VulDB is the best source for vulnerability data and more expert information about this specific topic.
Analysis
by VulDB Data Team • 01/20/2020
The vulnerability identified as CVE-2018-9161 affects the Prisma Industriale Checkweigher PrismaWEB version 1.21, representing a critical security flaw in industrial control systems. This device is designed for weighing and quality control applications in manufacturing environments, making it a potential target for cyber attacks that could disrupt production processes or compromise sensitive operational data. The vulnerability stems from improper security implementation within the web interface of the system, specifically in how authentication credentials are handled.

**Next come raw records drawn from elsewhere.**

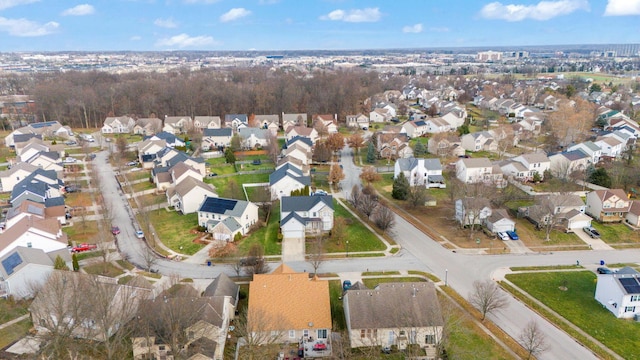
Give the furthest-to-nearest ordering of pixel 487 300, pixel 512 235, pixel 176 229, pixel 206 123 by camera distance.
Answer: pixel 206 123 → pixel 176 229 → pixel 512 235 → pixel 487 300

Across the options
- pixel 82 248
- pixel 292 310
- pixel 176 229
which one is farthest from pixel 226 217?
pixel 292 310

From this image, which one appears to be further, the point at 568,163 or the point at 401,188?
the point at 568,163

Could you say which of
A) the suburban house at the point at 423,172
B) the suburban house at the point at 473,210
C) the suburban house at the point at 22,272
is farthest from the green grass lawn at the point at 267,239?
the suburban house at the point at 423,172

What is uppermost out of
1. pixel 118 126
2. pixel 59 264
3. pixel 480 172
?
pixel 118 126

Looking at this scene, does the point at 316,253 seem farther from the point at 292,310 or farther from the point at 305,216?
the point at 292,310

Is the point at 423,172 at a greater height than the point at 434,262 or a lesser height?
greater

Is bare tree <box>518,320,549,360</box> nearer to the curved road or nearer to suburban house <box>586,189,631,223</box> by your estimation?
the curved road

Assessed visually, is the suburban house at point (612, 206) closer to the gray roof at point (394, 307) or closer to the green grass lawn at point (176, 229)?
the gray roof at point (394, 307)
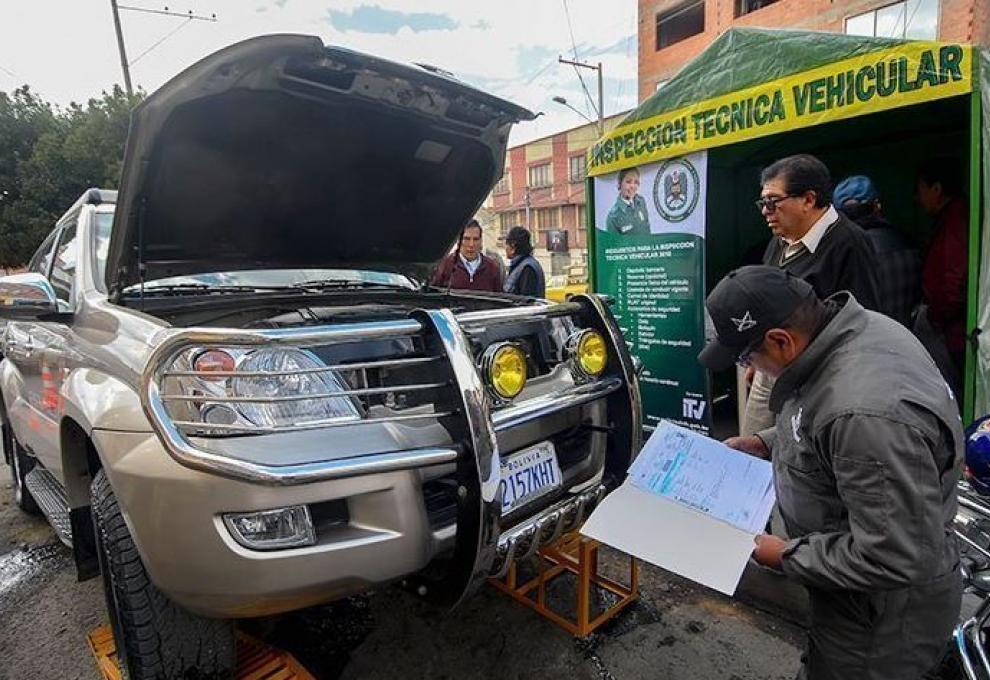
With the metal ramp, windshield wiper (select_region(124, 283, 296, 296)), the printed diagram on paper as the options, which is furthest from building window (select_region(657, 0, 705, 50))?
the metal ramp

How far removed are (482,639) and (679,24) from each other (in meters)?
24.4

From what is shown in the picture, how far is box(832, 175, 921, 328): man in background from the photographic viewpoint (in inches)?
130

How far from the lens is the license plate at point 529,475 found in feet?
6.42

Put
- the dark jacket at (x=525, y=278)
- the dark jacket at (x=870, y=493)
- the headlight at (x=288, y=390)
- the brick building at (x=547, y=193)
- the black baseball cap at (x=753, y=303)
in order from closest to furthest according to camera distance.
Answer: the dark jacket at (x=870, y=493)
the black baseball cap at (x=753, y=303)
the headlight at (x=288, y=390)
the dark jacket at (x=525, y=278)
the brick building at (x=547, y=193)

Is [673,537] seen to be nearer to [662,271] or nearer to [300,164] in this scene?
[300,164]

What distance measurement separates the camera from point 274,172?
2.80 meters

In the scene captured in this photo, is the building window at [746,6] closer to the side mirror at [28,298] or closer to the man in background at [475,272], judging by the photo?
the man in background at [475,272]

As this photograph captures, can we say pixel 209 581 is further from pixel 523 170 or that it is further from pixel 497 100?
pixel 523 170

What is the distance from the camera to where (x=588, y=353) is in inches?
94.3

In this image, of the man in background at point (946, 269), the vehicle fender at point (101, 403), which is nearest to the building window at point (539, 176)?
the man in background at point (946, 269)

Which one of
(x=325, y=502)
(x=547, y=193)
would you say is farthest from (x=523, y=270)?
(x=547, y=193)

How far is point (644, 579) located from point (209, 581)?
83.1 inches

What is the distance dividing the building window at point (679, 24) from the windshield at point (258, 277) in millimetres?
21699

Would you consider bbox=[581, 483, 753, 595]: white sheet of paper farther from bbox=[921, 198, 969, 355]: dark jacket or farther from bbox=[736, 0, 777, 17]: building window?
bbox=[736, 0, 777, 17]: building window
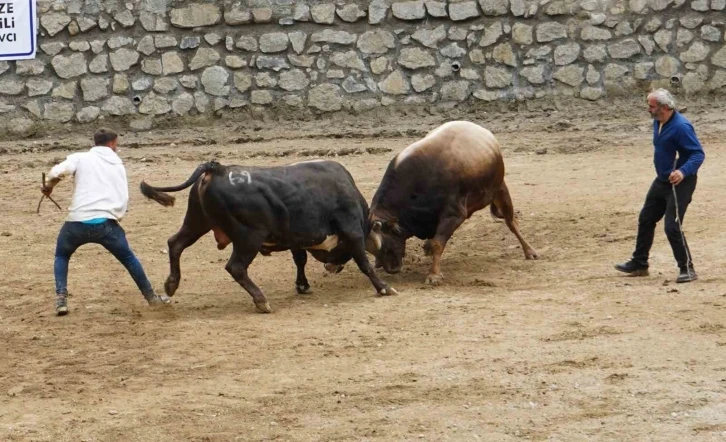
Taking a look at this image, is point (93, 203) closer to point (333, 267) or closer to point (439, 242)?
point (333, 267)

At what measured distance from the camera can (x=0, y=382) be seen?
26.8ft

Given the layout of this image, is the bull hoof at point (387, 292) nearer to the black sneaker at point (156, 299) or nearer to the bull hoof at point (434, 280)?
the bull hoof at point (434, 280)

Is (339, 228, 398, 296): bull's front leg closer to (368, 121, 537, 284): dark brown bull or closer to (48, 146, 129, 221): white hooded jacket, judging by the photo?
(368, 121, 537, 284): dark brown bull

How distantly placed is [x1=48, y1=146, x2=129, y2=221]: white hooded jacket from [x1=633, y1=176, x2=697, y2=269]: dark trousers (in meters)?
4.05

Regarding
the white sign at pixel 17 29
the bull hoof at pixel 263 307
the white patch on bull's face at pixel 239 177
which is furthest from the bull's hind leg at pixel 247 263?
the white sign at pixel 17 29

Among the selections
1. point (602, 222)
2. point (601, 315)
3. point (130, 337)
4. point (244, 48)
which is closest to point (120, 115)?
point (244, 48)

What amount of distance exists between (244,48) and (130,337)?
8083mm

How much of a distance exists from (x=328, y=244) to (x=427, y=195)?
49.2 inches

The technical flaw manifests through the exposure of a hardcoded password within the javascript source code file user/scripts/login_par.js. This represents a fundamental security misconfiguration where sensitive authentication information is embedded directly into the application code rather than being securely managed through proper credential storage mechanisms. The hardcoded password allows remote attackers to gain unauthorized access to the prismaweb account without requiring any additional authentication factors or exploitation techniques. This type of vulnerability is classified under CWE-798 as the use of hardcoded credentials, which is a well-documented weakness in software security practices.

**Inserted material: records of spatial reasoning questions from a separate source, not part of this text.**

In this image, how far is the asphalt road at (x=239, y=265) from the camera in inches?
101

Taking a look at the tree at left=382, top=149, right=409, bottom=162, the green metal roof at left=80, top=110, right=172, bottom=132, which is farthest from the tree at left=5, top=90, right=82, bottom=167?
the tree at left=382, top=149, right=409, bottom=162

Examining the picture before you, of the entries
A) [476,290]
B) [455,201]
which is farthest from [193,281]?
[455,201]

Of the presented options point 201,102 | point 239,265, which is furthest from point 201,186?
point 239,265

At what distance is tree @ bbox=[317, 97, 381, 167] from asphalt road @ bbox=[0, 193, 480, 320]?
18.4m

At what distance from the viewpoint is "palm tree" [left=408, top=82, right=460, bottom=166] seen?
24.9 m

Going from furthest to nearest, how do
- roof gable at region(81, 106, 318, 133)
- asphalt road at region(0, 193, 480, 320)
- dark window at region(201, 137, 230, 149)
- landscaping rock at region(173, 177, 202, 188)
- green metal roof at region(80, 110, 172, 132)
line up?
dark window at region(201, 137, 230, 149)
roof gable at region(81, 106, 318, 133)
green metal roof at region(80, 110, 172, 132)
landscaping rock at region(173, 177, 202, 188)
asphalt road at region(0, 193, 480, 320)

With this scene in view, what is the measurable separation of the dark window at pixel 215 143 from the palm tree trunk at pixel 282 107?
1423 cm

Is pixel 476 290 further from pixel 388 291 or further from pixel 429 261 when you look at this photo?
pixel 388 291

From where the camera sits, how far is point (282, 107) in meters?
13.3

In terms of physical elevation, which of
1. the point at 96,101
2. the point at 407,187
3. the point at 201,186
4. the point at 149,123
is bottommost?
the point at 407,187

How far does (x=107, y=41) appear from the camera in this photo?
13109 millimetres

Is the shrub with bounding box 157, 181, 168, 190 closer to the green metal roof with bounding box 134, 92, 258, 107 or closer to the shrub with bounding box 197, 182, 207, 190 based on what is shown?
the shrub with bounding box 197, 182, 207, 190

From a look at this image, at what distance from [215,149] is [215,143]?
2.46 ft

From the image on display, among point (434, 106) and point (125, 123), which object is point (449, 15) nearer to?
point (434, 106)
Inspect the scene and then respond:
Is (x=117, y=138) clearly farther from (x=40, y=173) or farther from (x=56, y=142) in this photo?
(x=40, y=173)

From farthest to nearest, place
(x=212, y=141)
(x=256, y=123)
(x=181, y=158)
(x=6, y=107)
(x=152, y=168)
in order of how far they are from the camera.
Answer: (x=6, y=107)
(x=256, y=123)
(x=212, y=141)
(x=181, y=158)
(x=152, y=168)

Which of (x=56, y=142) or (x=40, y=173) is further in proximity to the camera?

The operational impact of this vulnerability extends beyond simple unauthorized access, as it provides attackers with persistent credentials that could be used to manipulate system configurations, access sensitive operational data, or potentially disrupt manufacturing processes. Industrial control systems like the PrismaWEB are often critical infrastructure components where unauthorized access can lead to production downtime, quality control failures, or even safety hazards. The remote nature of the attack means that threat actors do not require physical access to the device or network connectivity to exploit this vulnerability, significantly expanding the attack surface.

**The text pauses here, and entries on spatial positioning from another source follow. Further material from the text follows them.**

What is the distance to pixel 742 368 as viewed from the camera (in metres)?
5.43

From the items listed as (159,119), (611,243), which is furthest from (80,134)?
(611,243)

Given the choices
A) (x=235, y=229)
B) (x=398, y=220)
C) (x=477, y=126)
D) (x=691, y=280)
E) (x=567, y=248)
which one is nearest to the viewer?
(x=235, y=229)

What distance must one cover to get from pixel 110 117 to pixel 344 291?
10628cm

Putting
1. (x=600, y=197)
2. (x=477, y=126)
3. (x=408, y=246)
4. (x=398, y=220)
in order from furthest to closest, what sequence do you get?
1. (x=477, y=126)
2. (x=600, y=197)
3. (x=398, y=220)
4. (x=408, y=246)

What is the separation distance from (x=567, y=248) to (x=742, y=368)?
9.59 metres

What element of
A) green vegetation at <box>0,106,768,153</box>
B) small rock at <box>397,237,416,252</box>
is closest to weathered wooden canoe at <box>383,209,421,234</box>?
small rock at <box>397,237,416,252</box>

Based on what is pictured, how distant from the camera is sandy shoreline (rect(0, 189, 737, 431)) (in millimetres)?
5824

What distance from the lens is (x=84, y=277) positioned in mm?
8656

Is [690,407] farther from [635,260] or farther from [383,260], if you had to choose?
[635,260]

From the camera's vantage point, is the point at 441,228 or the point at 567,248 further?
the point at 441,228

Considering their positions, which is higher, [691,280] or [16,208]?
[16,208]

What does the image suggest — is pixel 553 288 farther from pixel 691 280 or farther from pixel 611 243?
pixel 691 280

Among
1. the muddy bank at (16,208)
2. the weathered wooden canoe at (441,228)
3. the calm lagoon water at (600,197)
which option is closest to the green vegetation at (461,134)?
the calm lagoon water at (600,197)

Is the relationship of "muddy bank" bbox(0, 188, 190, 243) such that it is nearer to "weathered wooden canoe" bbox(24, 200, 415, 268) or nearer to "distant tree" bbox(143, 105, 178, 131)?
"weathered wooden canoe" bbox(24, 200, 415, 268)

Security professionals should consider this vulnerability in the context of the MITRE ATT&CK framework, particularly under the T1078 technique for valid accounts and T1566 for credential access. The presence of hardcoded credentials directly maps to the credential access phase where attackers seek to obtain valid authentication information. Organizations using this equipment should implement immediate mitigations including changing the default password, disabling unnecessary services, and implementing network segmentation to limit access to critical industrial systems. Additionally, regular security audits and source code reviews should be conducted to identify similar hardcoded credentials in other industrial control system components. The vulnerability highlights the importance of following secure coding practices and proper credential management in industrial environments where system integrity and operational continuity are paramount.